PyVEX can be pip-installed:

pip install pyvex

Using PyVEX

import pyvex
import archinfo

# translate an AMD64 basic block (of nops) at 0x400400 into VEX
irsb = pyvex.lift(b"\x90\x90\x90\x90\x90", 0x400400, archinfo.ArchAMD64())

# pretty-print the basic block
irsb.pp()

# this is the IR Expression of the jump target of the unconditional exit at the end of the basic block
print(irsb.next)

# this is the type of the unconditional exit (i.e., a call, ret, syscall, etc)
print(irsb.jumpkind)

# you can also pretty-print it
irsb.next.pp()

# iterate through each statement and print all the statements
for stmt in irsb.statements:
    stmt.pp()

# pretty-print the IR expression representing the data, and the *type* of that IR expression written by every store statement
import pyvex
for stmt in irsb.statements:
    if isinstance(stmt, pyvex.IRStmt.Store):
        print("Data:", end="")
        stmt.data.pp()
        print("")

        print("Type:", end="")
        print(stmt.data.result_type)
        print("")

# pretty-print the condition and jump target of every conditional exit from the basic block
for stmt in irsb.statements:
    if isinstance(stmt, pyvex.IRStmt.Exit):
        print("Condition:", end="")
        stmt.guard.pp()
        print("")

        print("Target:", end="")
        stmt.dst.pp()
        print("")

# these are the types of every temp in the IRSB
print(irsb.tyenv.types)

# here is one way to get the type of temp 0
print(irsb.tyenv.types[0])

Keep in mind that this is a syntactic representation of a basic block. That is, it'll tell you what the block means, but you don't have any context to say, for example, what actual data is written by a store instruction.
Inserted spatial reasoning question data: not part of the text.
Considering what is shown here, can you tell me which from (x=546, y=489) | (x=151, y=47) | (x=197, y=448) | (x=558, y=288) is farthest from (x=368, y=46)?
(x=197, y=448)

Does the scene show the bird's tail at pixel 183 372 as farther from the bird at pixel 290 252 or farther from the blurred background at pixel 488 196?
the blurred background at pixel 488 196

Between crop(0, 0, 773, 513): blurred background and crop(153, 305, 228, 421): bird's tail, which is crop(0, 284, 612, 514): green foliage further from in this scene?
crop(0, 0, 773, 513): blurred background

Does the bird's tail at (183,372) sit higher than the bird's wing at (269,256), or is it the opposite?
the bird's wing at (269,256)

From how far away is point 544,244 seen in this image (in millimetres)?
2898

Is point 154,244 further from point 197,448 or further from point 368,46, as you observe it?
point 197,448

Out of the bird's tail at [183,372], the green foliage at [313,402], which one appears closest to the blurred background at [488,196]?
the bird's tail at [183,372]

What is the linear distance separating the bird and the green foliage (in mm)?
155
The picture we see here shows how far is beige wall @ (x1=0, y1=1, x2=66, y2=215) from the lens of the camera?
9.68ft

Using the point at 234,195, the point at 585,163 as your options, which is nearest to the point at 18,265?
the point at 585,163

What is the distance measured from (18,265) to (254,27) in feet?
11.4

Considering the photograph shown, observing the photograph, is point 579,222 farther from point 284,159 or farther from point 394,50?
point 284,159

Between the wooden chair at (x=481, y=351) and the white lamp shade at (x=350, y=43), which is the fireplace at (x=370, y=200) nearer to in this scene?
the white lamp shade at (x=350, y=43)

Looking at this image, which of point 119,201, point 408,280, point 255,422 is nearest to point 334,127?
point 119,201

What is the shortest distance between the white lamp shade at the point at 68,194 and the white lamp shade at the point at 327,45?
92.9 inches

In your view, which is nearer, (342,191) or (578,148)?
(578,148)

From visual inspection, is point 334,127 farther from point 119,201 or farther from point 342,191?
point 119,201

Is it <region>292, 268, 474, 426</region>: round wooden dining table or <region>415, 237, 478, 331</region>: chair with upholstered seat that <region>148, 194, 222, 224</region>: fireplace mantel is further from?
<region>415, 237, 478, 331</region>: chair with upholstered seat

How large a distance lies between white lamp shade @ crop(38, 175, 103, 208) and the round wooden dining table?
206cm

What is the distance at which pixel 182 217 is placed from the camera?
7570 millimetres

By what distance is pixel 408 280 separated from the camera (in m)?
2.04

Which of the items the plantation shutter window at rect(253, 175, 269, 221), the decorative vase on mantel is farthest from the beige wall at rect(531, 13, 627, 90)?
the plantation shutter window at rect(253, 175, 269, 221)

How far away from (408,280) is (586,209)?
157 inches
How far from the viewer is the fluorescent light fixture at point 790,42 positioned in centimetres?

VEX Intermediate Representation

To deal with widely diverse architectures, it is useful to carry out analyses on an intermediate representation. An IR abstracts away several architecture differences when dealing with different architectures, allowing a single analysis to be run on all of them:

  • Register names. The quantity and names of registers differ between architectures, but modern CPU designs hold to a common theme: each CPU contains several general purpose registers, a register to hold the stack pointer, a set of registers to store condition flags, and so forth. The IR provides a consistent, abstracted interface to registers on different platforms. Specifically, VEX models the registers as a separate memory space, with integer offsets (i.e., AMD64's rax is stored starting at address 16 in this memory space).
  • Memory access. Different architectures access memory in different ways. For example, ARM can access memory in both little-endian and big-endian modes. The IR must abstract away these differences.
  • Memory segmentation. Some architectures, such as x86, support memory segmentation through the use of special segment registers. The IR understands such memory access mechanisms.
  • Instruction side-effects. Most instructions have side-effects. For example, most operations in Thumb mode on ARM update the condition flags, and stack push/pop instructions update the stack pointer. Tracking these side-effects in an ad hoc manner in the analysis would be crazy, so the IR makes these effects explicit.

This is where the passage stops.